### WHAT IS EXPECTED
Word-for-word transcription: reproduce all of the data, but not the pictures.

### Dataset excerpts

********************

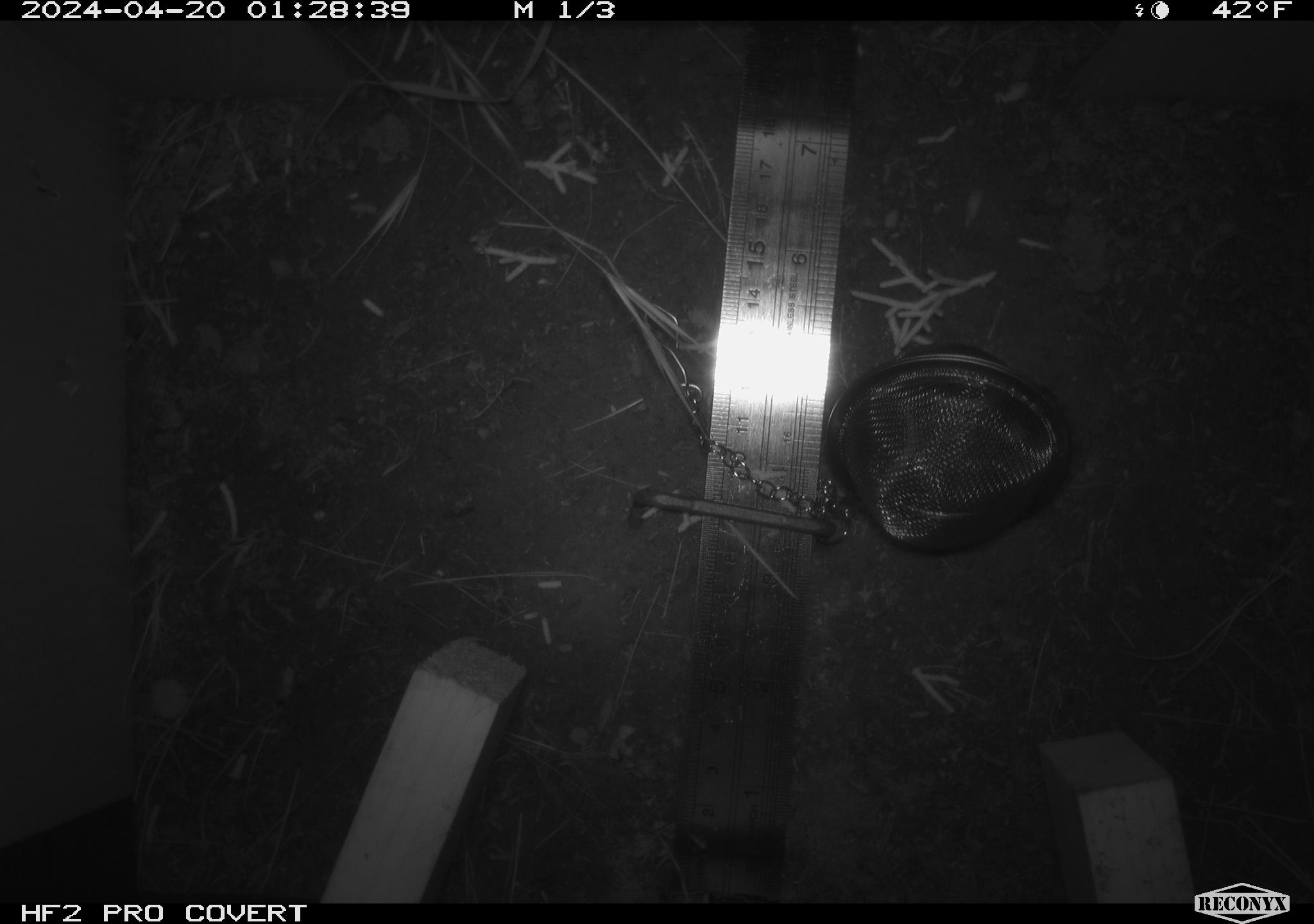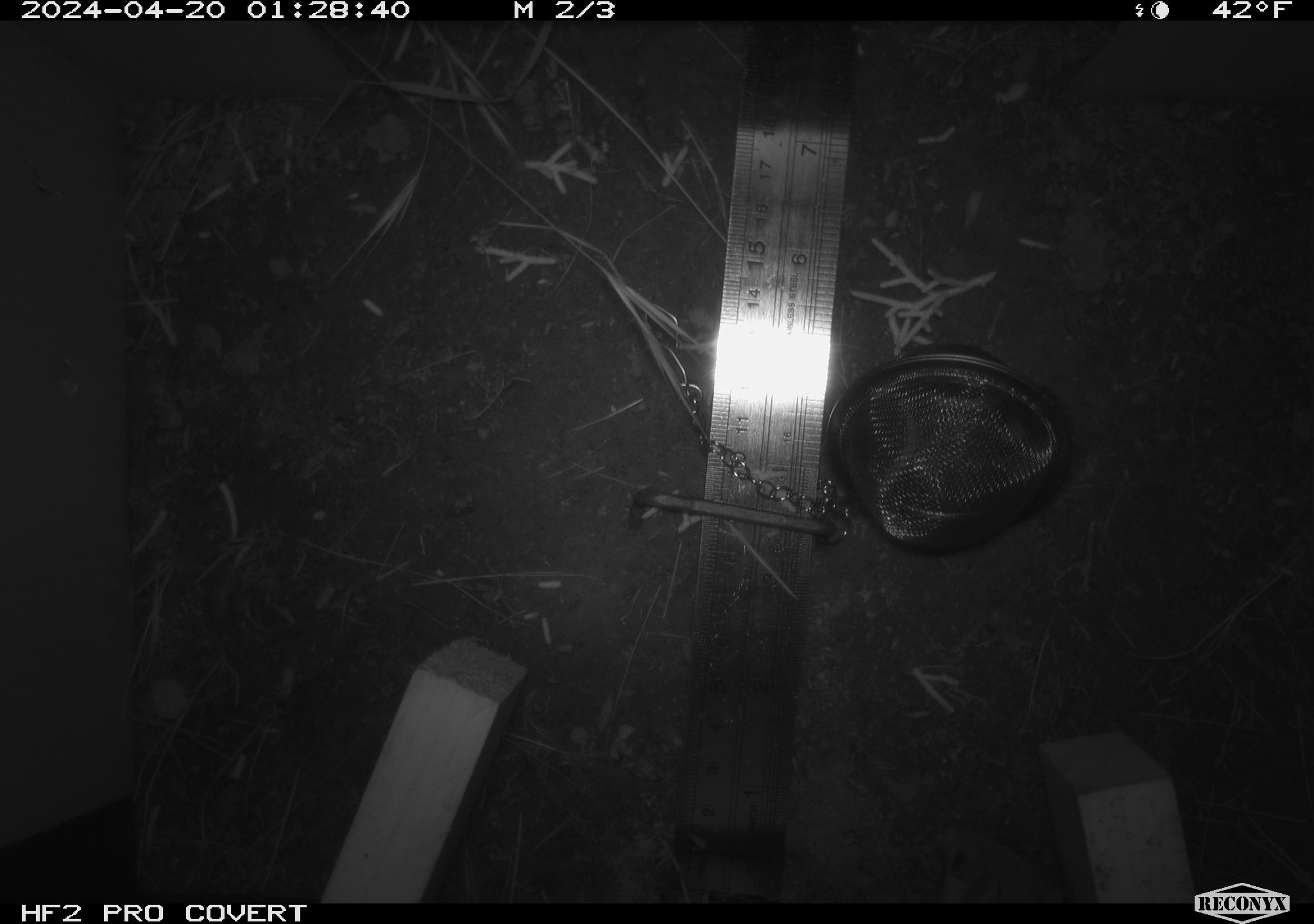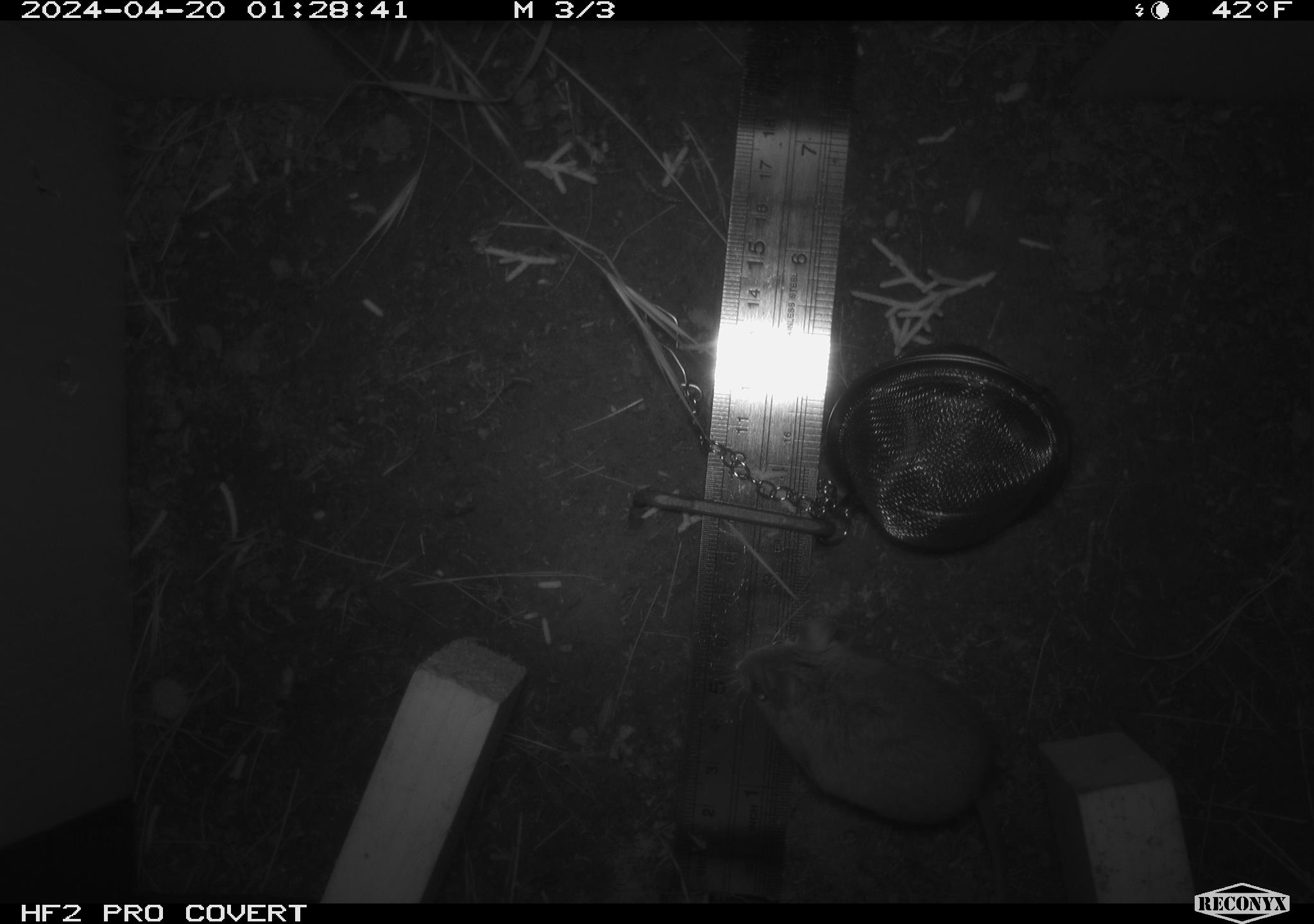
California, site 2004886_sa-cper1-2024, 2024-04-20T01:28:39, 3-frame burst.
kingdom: Animalia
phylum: Chordata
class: Mammalia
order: Rodentia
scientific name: Rodentia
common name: rodent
Rodent (Rodentia).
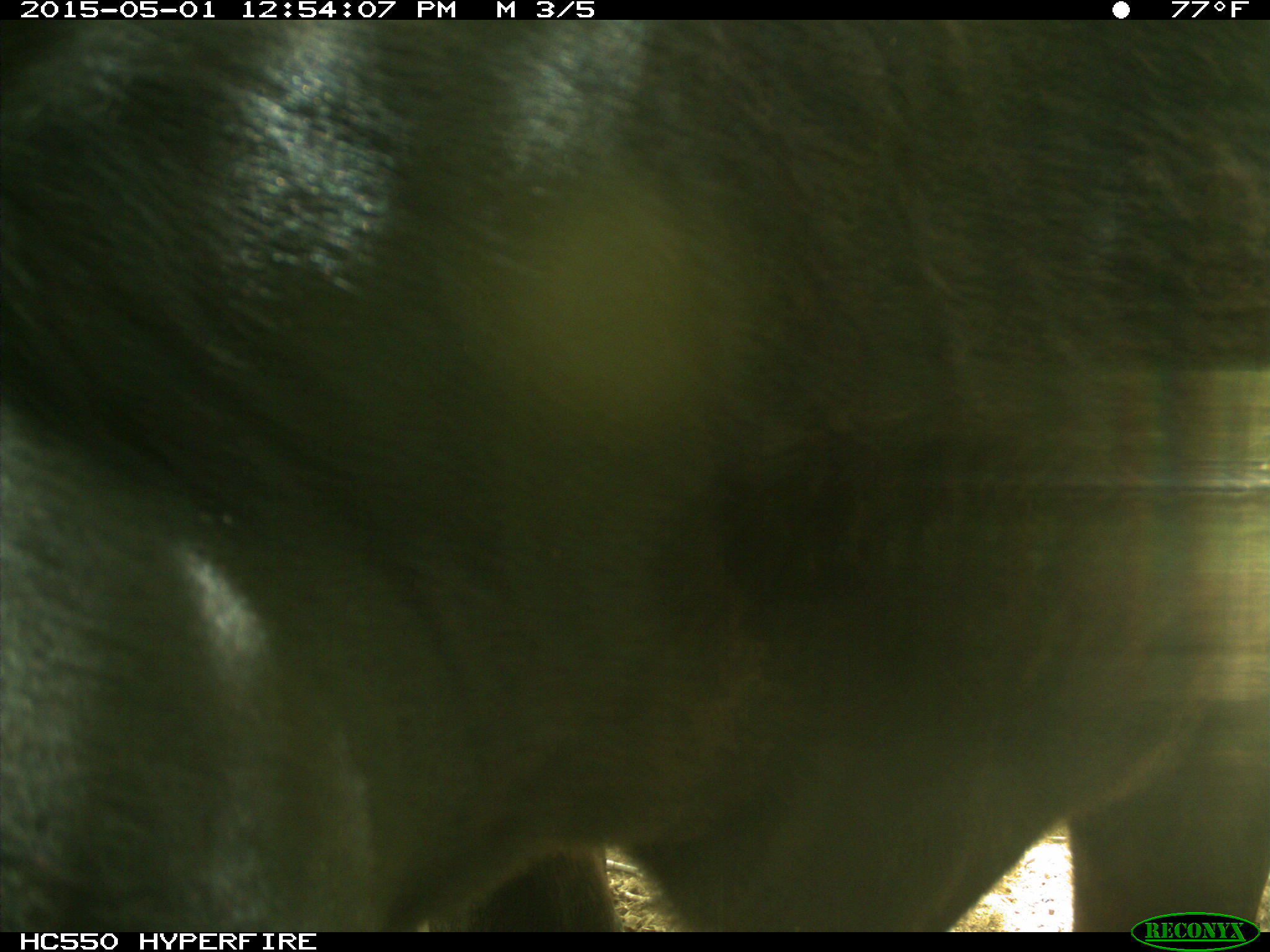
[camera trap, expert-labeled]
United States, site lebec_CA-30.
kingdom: Animalia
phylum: Chordata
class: Mammalia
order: Artiodactyla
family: Bovidae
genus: Bos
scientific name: Bos taurus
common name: domestic cow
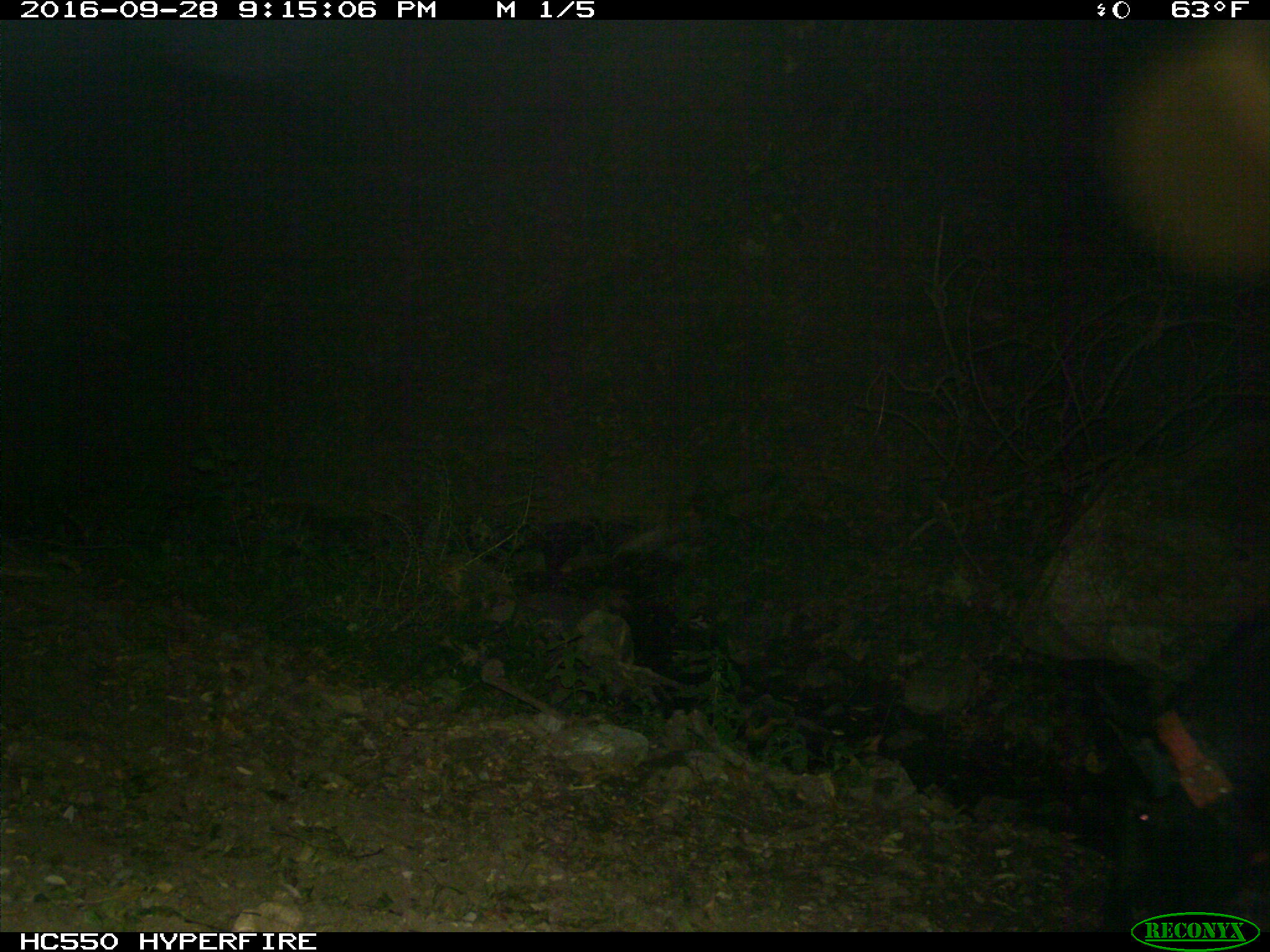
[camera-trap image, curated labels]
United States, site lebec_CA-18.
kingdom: Animalia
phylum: Chordata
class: Mammalia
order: Artiodactyla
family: Suidae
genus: Sus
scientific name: Sus scrofa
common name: wild boar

********************

### REPLY
California, site 2004886_sa-cper1-2024, 2024-04-20T01:28:39, 3-frame burst.
kingdom: Animalia
phylum: Chordata
class: Mammalia
order: Rodentia
scientific name: Rodentia
common name: rodent
Rodent (Rodentia).
[camera trap, expert-labeled]
United States, site lebec_CA-30.
kingdom: Animalia
phylum: Chordata
class: Mammalia
order: Artiodactyla
family: Bovidae
genus: Bos
scientific name: Bos taurus
common name: domestic cow
[camera-trap image, curated labels]
United States, site lebec_CA-18.
kingdom: Animalia
phylum: Chordata
class: Mammalia
order: Artiodactyla
family: Suidae
genus: Sus
scientific name: Sus scrofa
common name: wild boar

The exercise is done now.